--- Task requirements ---
Starting at the line that contains "From the image, please identify, from" and ending at the end of the listing, copy those lines with "foliage" swapped for "greenery" and everything else left unchanged. Leave any picture out of your copy.
^^^^
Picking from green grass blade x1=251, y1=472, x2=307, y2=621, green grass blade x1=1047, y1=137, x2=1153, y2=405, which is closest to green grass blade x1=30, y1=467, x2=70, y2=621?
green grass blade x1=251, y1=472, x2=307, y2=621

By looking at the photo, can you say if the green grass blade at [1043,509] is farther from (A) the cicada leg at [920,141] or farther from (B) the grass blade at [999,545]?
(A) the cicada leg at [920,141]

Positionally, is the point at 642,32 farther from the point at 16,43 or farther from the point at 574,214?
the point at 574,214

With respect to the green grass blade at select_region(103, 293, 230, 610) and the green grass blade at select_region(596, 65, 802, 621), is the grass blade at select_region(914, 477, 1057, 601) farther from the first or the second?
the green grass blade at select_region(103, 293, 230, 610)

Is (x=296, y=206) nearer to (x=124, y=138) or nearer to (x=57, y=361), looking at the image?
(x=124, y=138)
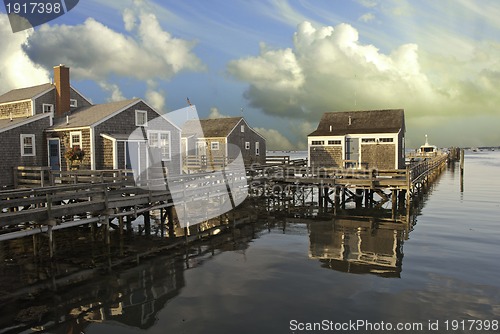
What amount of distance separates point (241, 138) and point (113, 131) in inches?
1022

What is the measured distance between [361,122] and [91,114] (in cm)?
2572

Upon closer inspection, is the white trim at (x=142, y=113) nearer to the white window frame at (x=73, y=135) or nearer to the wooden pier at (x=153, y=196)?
the white window frame at (x=73, y=135)

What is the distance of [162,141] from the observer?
29781mm

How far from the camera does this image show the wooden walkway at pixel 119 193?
12.8 metres

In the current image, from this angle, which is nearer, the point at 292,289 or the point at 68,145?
the point at 292,289

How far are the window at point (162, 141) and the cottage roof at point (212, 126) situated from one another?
1868 centimetres

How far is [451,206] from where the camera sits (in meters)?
26.6

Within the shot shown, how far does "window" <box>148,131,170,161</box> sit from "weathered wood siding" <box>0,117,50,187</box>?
23.9 feet

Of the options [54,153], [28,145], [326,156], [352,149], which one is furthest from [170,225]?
[352,149]

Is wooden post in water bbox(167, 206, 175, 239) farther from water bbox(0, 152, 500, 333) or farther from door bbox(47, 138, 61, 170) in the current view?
door bbox(47, 138, 61, 170)

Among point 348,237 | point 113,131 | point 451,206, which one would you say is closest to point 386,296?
point 348,237

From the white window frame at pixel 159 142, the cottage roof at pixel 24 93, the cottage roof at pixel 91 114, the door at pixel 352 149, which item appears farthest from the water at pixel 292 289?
the cottage roof at pixel 24 93

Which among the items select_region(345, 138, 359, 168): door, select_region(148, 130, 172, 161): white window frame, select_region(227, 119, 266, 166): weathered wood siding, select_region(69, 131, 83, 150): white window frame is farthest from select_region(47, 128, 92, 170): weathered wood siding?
select_region(345, 138, 359, 168): door

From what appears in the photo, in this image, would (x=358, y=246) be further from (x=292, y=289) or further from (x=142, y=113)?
(x=142, y=113)
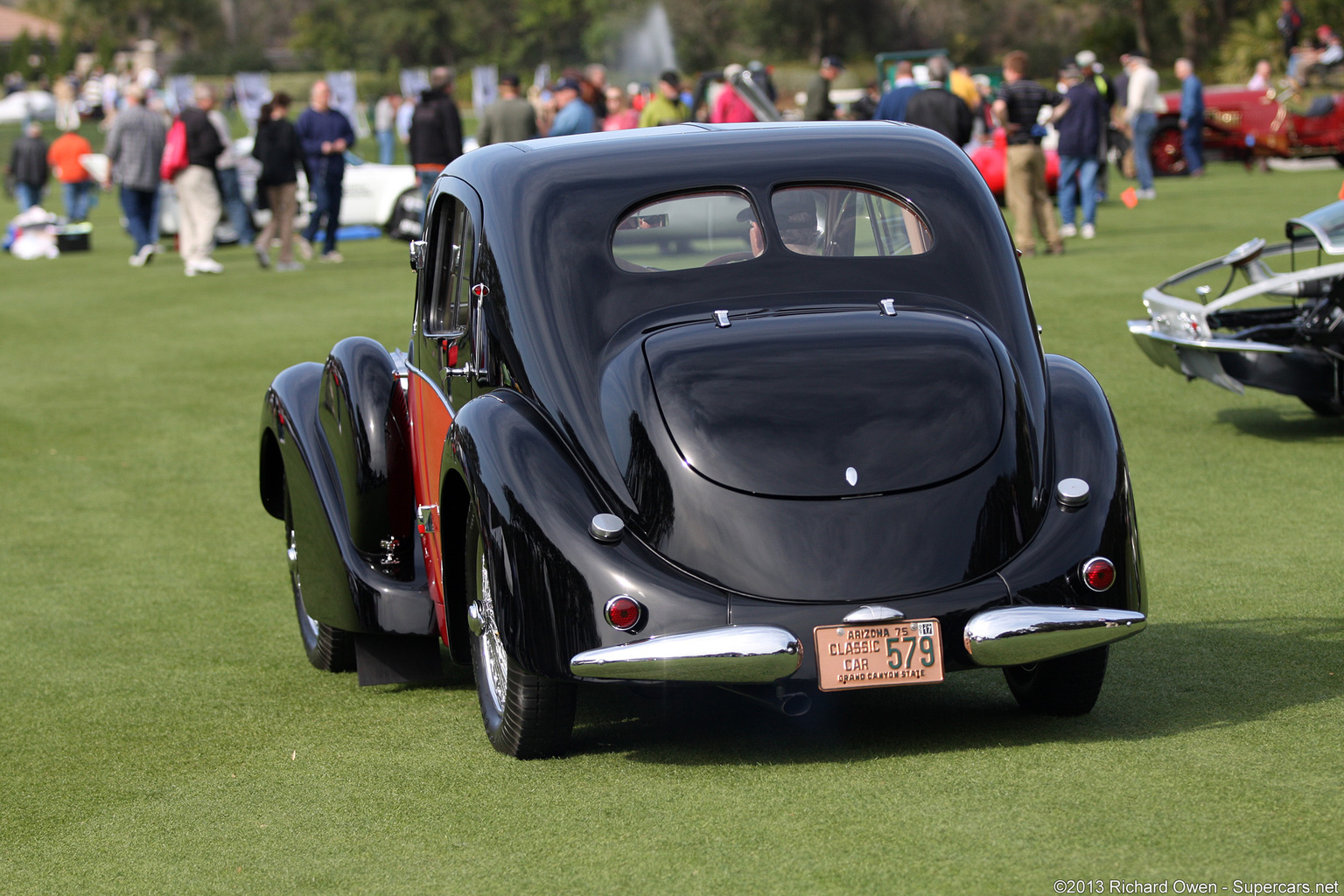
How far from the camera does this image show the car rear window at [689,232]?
5.07 metres

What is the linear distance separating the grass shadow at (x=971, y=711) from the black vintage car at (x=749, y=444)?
16 centimetres

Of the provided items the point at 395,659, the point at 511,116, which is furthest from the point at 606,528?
the point at 511,116

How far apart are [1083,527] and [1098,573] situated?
5.2 inches

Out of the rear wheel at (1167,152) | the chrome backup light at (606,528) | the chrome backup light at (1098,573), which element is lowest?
the rear wheel at (1167,152)

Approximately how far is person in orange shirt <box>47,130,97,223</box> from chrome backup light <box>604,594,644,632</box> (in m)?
24.1

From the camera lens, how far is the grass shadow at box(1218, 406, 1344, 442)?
388 inches

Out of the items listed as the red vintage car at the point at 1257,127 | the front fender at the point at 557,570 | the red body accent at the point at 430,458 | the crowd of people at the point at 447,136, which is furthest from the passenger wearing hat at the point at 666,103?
the front fender at the point at 557,570

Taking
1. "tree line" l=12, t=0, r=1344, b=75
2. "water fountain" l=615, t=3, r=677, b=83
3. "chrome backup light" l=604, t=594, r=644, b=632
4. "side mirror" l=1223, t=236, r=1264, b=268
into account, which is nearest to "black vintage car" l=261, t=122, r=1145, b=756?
"chrome backup light" l=604, t=594, r=644, b=632

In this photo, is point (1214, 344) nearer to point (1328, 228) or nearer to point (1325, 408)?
point (1328, 228)

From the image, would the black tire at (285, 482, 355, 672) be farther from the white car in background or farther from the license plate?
the white car in background

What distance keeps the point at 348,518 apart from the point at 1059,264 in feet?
40.9

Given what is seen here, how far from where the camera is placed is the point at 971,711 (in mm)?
5062

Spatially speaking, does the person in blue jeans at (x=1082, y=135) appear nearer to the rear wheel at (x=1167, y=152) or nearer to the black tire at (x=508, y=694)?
the rear wheel at (x=1167, y=152)

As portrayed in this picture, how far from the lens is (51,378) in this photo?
13805mm
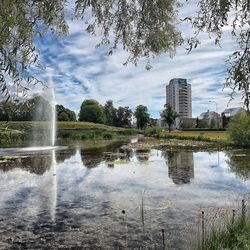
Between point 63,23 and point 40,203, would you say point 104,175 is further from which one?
point 63,23

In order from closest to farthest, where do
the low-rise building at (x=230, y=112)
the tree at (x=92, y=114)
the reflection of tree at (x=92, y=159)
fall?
the reflection of tree at (x=92, y=159) → the low-rise building at (x=230, y=112) → the tree at (x=92, y=114)

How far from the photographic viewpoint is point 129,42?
24.0 ft

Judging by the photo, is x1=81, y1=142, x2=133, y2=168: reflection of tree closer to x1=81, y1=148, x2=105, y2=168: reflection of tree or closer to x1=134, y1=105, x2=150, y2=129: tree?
x1=81, y1=148, x2=105, y2=168: reflection of tree

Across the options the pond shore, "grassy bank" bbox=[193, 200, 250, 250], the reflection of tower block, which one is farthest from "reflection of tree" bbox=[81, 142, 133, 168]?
"grassy bank" bbox=[193, 200, 250, 250]

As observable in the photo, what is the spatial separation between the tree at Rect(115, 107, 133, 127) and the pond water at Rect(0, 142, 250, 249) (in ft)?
372

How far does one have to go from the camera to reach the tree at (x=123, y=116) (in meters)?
137

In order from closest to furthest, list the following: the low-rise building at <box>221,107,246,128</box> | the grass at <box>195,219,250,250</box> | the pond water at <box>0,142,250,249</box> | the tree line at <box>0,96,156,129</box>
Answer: the grass at <box>195,219,250,250</box>, the pond water at <box>0,142,250,249</box>, the low-rise building at <box>221,107,246,128</box>, the tree line at <box>0,96,156,129</box>

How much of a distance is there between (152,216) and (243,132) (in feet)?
103

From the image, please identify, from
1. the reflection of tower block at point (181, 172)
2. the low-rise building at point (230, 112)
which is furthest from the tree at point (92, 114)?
the reflection of tower block at point (181, 172)

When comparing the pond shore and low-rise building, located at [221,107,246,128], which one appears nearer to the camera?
the pond shore

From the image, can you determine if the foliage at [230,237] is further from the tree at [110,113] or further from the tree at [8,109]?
the tree at [110,113]

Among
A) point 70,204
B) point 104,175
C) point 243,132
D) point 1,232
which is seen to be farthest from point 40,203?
point 243,132

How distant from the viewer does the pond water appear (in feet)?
30.4

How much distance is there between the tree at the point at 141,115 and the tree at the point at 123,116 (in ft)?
31.3
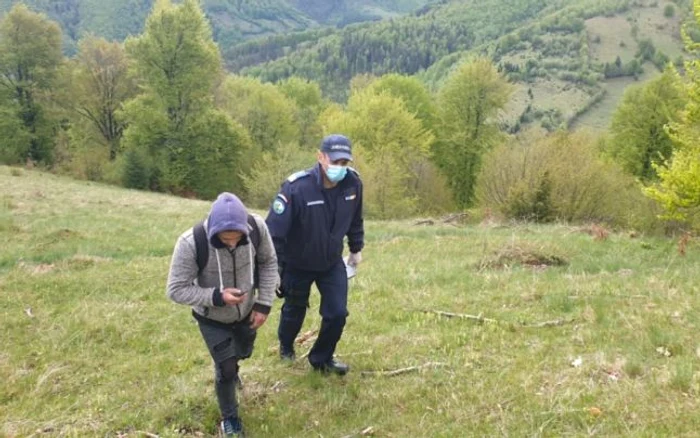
^^^^
--- Correct result ---
From the image, please identify, from
1. the reflection of tower block at point (181, 172)
2. the low-rise building at point (230, 112)
which is furthest from the tree at point (92, 114)?
the reflection of tower block at point (181, 172)

When comparing the pond shore and low-rise building, located at [221,107,246,128], which one appears nearer to the camera?
the pond shore

From the image, can you determine if the greenery at [230,237] is further from the tree at [110,113] or further from the tree at [8,109]?
the tree at [110,113]

Among
A) point 70,204
B) point 104,175
C) point 243,132
D) point 1,232
which is seen to be farthest from point 40,203?
point 243,132

How distant from the viewer does the pond water appear (in feet)?
30.4

How much distance is there between the tree at the point at 141,115 and the tree at the point at 123,116 (in ft)?
31.3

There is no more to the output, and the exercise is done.